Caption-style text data

= = = = = = =

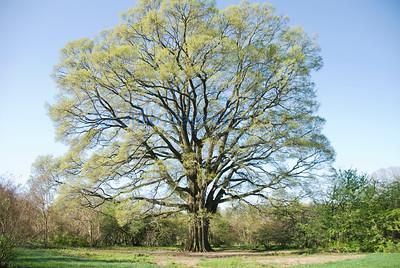 arbo april 2013 oak far
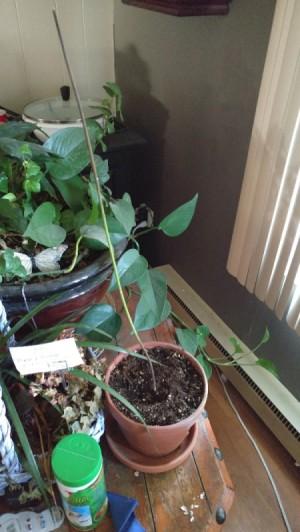 Avocado Plant Turning Brown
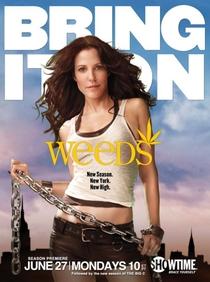 Weeds (7ª Temporada) - Poster / Capa / Cartaz - Oficial 2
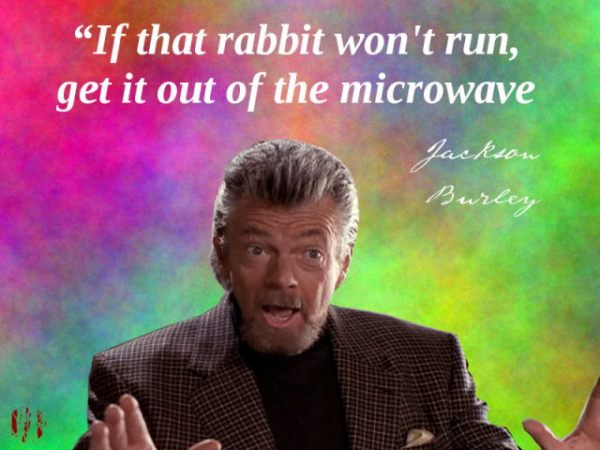 If the rabbit won't run, get it out of the microwave
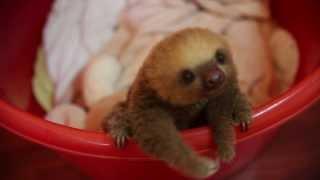 Cute Baby Sloth In Costa Rica, Meet Hope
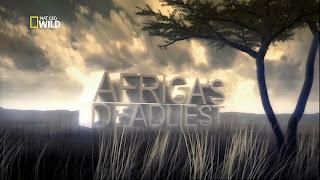 poster Download – Predadores Africanos Táticas de Caça – HDTV AVI + RMVB Dublado ( 2014 )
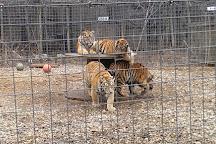 Exotic Feline Rescue Center, Centerpoint, United States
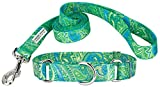 Country Brook Petz | Green Paisley Feather Weight Martingale Collar & Leash - Extra Small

= = = = = = =

▶ Exercise prompt: Output each entry verbatim; none of the pictures should be included.

▶ Response to the exercise:
 arbo april 2013 oak far
 Avocado Plant Turning Brown
 Weeds (7ª Temporada) - Poster / Capa / Cartaz - Oficial 2
 If the rabbit won't run, get it out of the microwave
 Cute Baby Sloth In Costa Rica, Meet Hope
 poster Download – Predadores Africanos Táticas de Caça – HDTV AVI + RMVB Dublado ( 2014 )
 Exotic Feline Rescue Center, Centerpoint, United States
 Country Brook Petz | Green Paisley Feather Weight Martingale Collar & Leash - Extra Small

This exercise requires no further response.